Computer Fraud Coverage Extends to Manipulation of External Email Server
The United States District Court for the Southern District of New York, applying New York law, has held that a cloud-based service provider’s loss resulting from fraudulent wire instructions is covered under a computer fraud and funds transfer fraud policy because the fraudulent email changed data in the provider’s computer system despite use of a third-party external email service. Medidata Solutions, Inc. v. Federal Ins. Co., No. 15-CV-907 (S.D.N.Y. July 21, 2017). The court also held that the fraud precluded any finding that coverage was excluded based on the provider’s knowledge or consent to the wire transfer.
The service provider purchased a policy that covered computer fraud and funds transfer fraud. The policy defined “computer fraud” as the “unlawful taking or the fraudulently induced transfer of Money” resulting from fraudulent “entry of Data into . . . or change to Data elements or program logic of a Computer System.” Funds transfer fraud coverage protected the service provider from loss directly caused by fraudulent electronic instructions issued to a financial institution without the provider’s knowledge or consent. Several of the service provider’s employees received emails purportedly from the provider’s president with instructions to wire funds to a bank account, causing an employee to issue a wire transfer of nearly $5 million. The service provider sought coverage for the loss, and the insurer denied on the grounds that there had been no fraudulent entry of data onto the provider’s computer systems. The insurer further argued that funds transfer fraud coverage did not apply because the wire transfer was made with the service provider’s knowledge and consent. The provider sued, and both parties moved for summary judgment.
The court granted summary judgment in favor of the service provider. The court held that the computer fraud coverage applied because the fraudster’s email contained a code that tricked the provider’s email server into identifying the email as coming from the president.
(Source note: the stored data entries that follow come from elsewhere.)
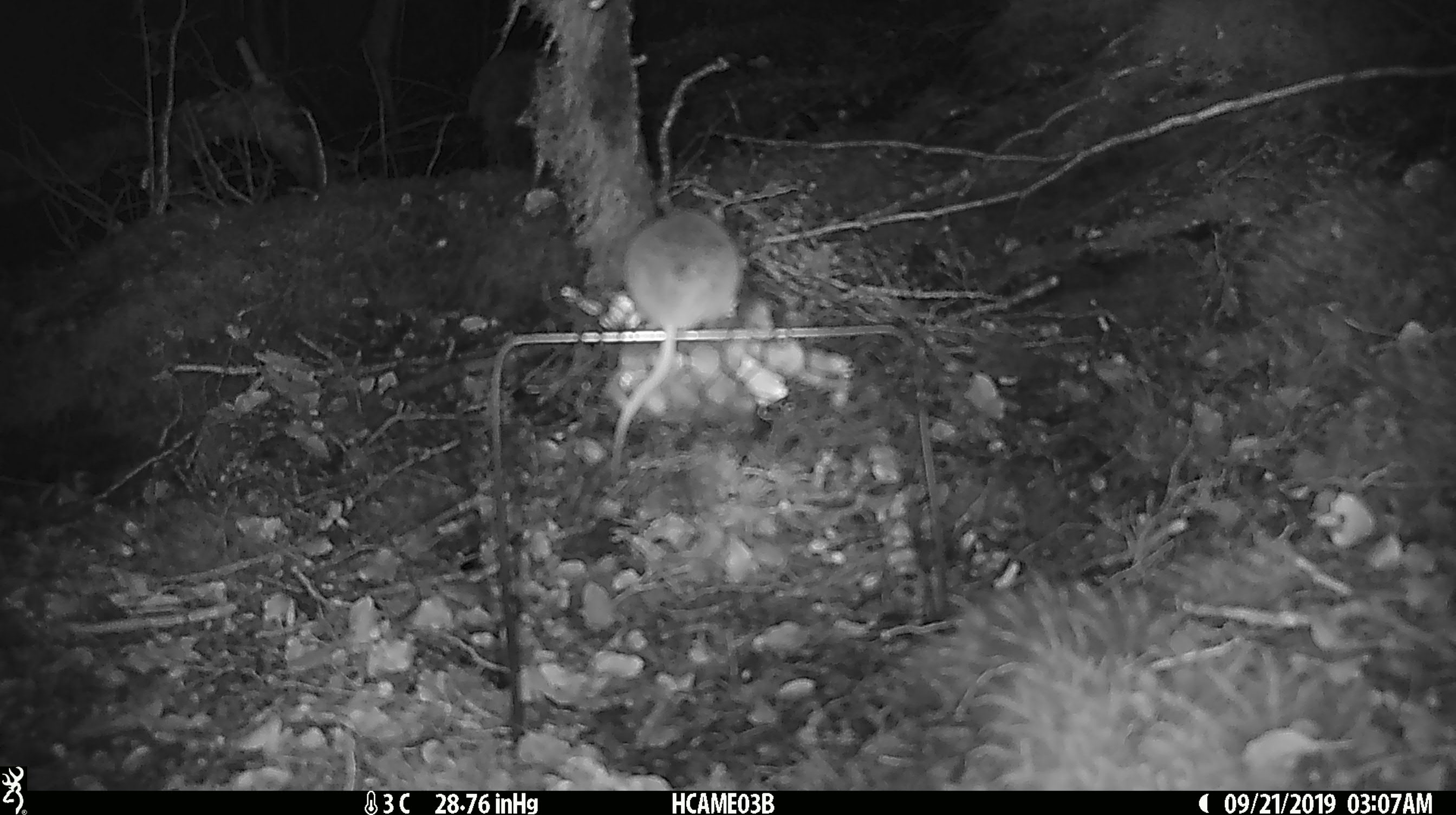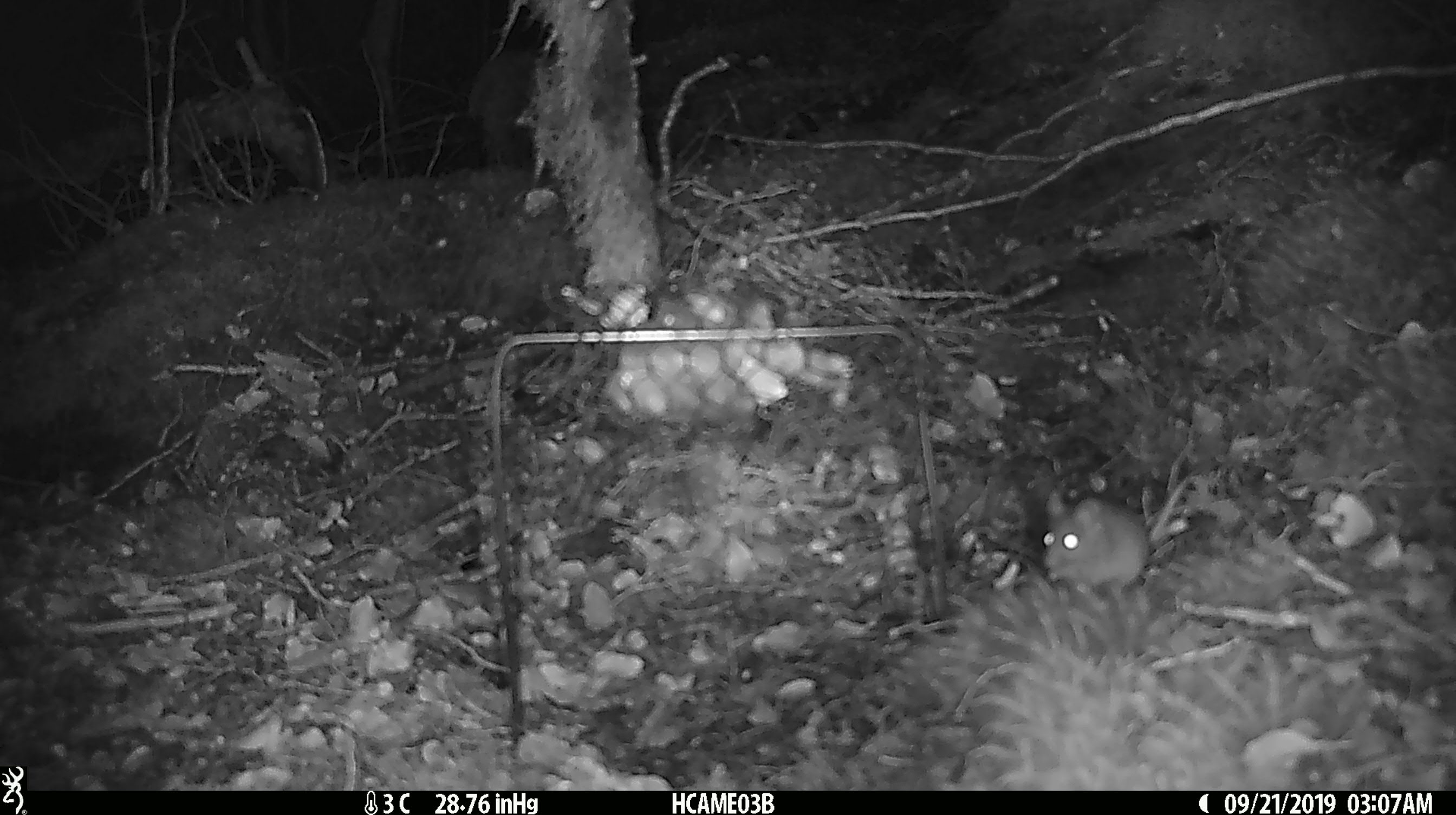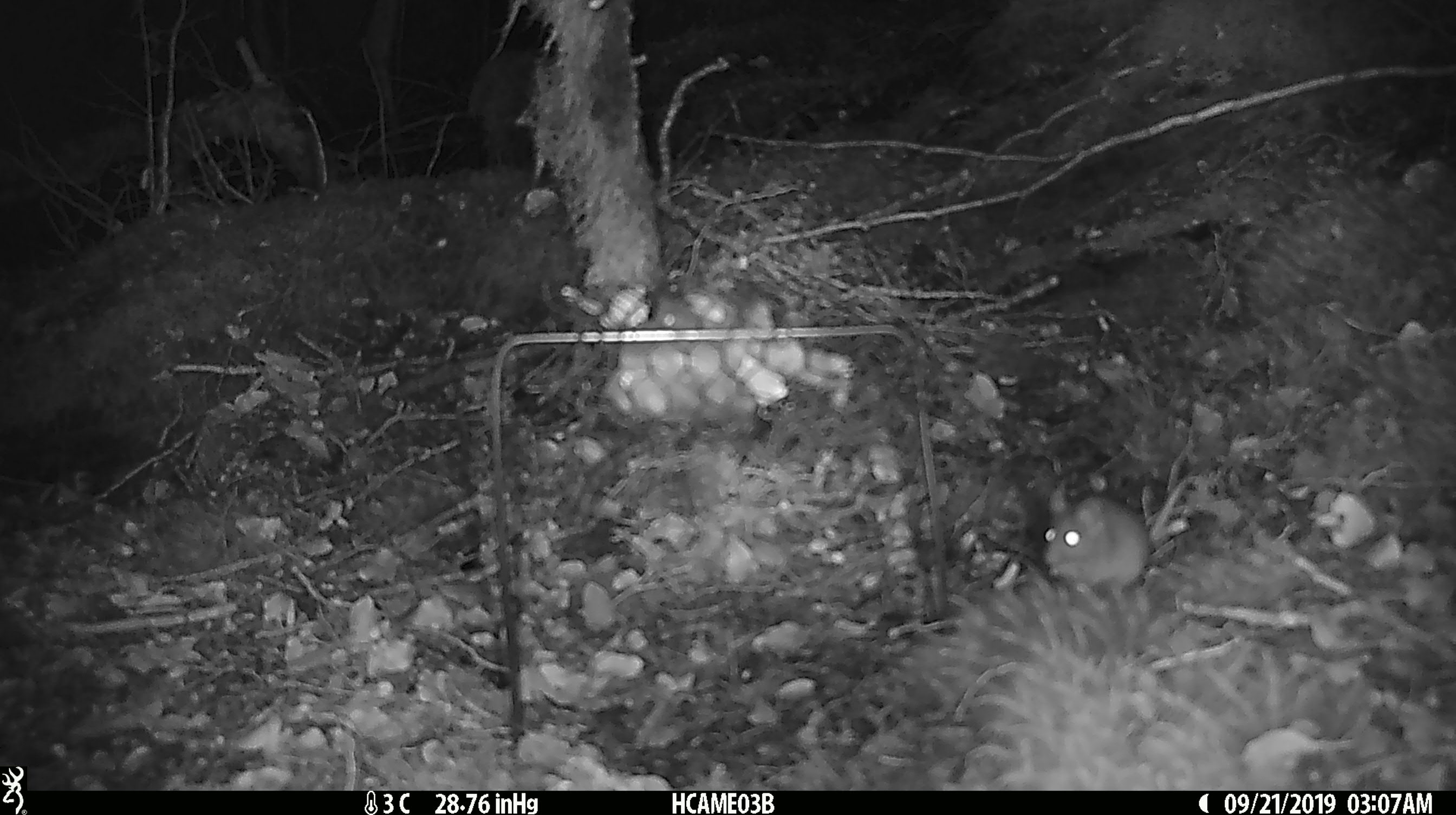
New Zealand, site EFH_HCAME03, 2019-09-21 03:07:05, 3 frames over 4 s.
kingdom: Animalia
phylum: Chordata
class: Mammalia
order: Rodentia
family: Muridae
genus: Mus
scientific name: Mus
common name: mouse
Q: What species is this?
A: Mouse (Mus).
The court rejected the insurer’s argument that there was no coverage because the fraudulent emails did not require access to the service provider’s computer system or input of fraudulent information to that system, because the external email server, rather than the provider’s internal computer systems, populated the president’s information in the email. The court held that manipulation of the email system via the code was sufficient to trigger coverage, and that actual hacking of the system was not required.
The court further ruled that the funds transfer fraud coverage grant also was triggered, rejecting the insurer’s argument that the transfer was made with the provider’s knowledge and consent. The court reasoned that “[t]he fact that the accounts payable employee willingly pressed the send button on the bank transfer does not transform the bank wire into a valid transaction. To the contrary, the validity of the wire transfer depended upon several high level employees’ knowledge and consent which was only obtained by trick.”